UK exporters face liability for EU CBAM payments as carbon market dips

Mon 2 Oct 2023
Posted by: Benjamin Roche
Trade News

green planet, trade

Firms exporting from the UK could be forced to pay out when the EU Carbon Border Adjustment Mechanism (CBAM) enters its ‘definitive period’ in 2026, as the UK’s Emission Trading System (UK ETS) prices continue a months-long decline.

Plummeting prices

The FT reported on the fall, with UK emission prices dropping to less than half of the equivalent EU price. The CBAM, designed to ensure markets do not charge emitting exporters at the same rate as the EU, could mean UK firms will have to make up the difference.

Last week’s UK ETS price of £33 per tonne marks the lowest ever rate. It comes following a series of announcements by prime minister Rishi Sunak delaying or scrapping UK net zero targets.

The drop could alarm UK manufacturers in particular, especially those involved in the industries targeted by the CBAM: cement, electricity, fertiliser, iron and steel, aluminium and hydrogen.

Implementation

CBAM entered its initial implementation phase yesterday (1 October), with firms now required to report on the carbon emissions produced by their supply chain or select from a set of estimates if the information is not available.

From 1 January 2026, however, the measures will be fully implemented, and certificates will need to be purchased in order to offset the level of carbon emitted by exporters.
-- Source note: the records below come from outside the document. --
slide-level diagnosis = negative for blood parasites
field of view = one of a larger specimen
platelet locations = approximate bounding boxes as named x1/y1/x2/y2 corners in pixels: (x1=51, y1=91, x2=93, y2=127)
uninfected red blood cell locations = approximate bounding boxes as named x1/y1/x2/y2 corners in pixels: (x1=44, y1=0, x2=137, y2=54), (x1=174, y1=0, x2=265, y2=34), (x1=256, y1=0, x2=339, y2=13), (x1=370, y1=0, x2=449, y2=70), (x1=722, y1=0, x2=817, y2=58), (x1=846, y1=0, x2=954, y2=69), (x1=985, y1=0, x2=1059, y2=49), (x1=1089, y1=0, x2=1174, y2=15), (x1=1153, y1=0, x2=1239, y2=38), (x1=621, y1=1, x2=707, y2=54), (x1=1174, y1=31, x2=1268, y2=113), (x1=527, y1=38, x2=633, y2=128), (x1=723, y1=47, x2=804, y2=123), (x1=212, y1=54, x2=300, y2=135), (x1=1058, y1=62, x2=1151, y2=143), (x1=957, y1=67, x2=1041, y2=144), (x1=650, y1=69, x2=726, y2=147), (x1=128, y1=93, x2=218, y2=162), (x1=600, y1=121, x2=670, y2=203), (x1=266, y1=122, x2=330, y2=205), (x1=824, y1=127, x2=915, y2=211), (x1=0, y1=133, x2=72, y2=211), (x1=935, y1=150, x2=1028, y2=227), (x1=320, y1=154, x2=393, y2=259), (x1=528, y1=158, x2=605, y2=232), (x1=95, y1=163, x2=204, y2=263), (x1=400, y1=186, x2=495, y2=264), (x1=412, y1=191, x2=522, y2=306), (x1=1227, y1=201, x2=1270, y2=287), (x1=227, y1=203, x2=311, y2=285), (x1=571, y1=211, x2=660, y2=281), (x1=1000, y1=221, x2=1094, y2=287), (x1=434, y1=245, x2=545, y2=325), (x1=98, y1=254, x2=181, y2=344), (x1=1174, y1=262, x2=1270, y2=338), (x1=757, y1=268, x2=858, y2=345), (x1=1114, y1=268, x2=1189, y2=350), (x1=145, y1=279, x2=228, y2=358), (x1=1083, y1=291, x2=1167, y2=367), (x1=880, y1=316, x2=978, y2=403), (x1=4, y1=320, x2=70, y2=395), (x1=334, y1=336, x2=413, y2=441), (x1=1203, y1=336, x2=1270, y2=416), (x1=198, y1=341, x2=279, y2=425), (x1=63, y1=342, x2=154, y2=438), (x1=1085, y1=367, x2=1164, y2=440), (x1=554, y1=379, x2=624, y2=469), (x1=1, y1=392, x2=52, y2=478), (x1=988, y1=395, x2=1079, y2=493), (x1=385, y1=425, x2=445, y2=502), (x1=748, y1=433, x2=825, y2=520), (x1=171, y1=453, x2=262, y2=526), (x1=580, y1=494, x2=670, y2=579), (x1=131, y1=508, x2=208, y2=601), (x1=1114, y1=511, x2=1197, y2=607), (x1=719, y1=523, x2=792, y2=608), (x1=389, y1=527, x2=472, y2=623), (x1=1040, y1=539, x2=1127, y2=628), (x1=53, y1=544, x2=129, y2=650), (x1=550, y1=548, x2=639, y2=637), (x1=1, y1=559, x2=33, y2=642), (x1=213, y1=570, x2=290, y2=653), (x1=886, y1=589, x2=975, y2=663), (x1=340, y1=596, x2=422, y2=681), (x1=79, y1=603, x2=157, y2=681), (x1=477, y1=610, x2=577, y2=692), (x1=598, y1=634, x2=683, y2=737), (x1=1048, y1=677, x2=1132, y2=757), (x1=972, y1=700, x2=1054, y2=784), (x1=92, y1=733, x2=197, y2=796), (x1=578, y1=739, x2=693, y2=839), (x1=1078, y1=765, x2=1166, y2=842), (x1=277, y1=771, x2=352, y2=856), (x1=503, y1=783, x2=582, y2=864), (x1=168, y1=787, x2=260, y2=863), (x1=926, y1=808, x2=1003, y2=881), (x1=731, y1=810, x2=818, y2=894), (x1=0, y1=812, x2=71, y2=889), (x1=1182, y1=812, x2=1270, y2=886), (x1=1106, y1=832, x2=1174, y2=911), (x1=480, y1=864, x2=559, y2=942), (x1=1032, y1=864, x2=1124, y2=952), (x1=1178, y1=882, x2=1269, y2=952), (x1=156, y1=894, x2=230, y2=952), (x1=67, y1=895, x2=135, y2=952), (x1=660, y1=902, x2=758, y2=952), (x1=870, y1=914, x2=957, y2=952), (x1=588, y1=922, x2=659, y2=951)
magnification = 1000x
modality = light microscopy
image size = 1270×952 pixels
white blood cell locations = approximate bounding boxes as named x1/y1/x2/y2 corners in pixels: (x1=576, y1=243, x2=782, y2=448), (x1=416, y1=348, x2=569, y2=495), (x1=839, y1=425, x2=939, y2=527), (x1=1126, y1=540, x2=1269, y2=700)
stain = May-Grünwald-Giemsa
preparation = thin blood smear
This will apply only if the country exporting to the bloc has a carbon price lower than the EU.

Implications

Anna Doherty, senior trade and customs specialist at the Institute of Export and International Trade, said last week that UK firms would need to be aware of the CBAM measures and their implications:

“What businesses need to remember is that, even though we’re no longer in the EU, they might still have responsibilities for compliance because of their supply chains.”

Marcus Ferdinand, chief analyst at Veyt, a carbon consultancy, told the FT:

“The total UK exporters would pay to the EU could easily rise into the hundreds of millions of pounds by early next decade, if the gap in carbon prices remains.”

Government response

A response from the Department for Energy Security and Net Zero cited a cut to the UK ETS emission cap starting next year. However, extra carbon allowances for businesses, to be released between 2024 and 2027, also kept carbon prices sliding when both measures were announced in July.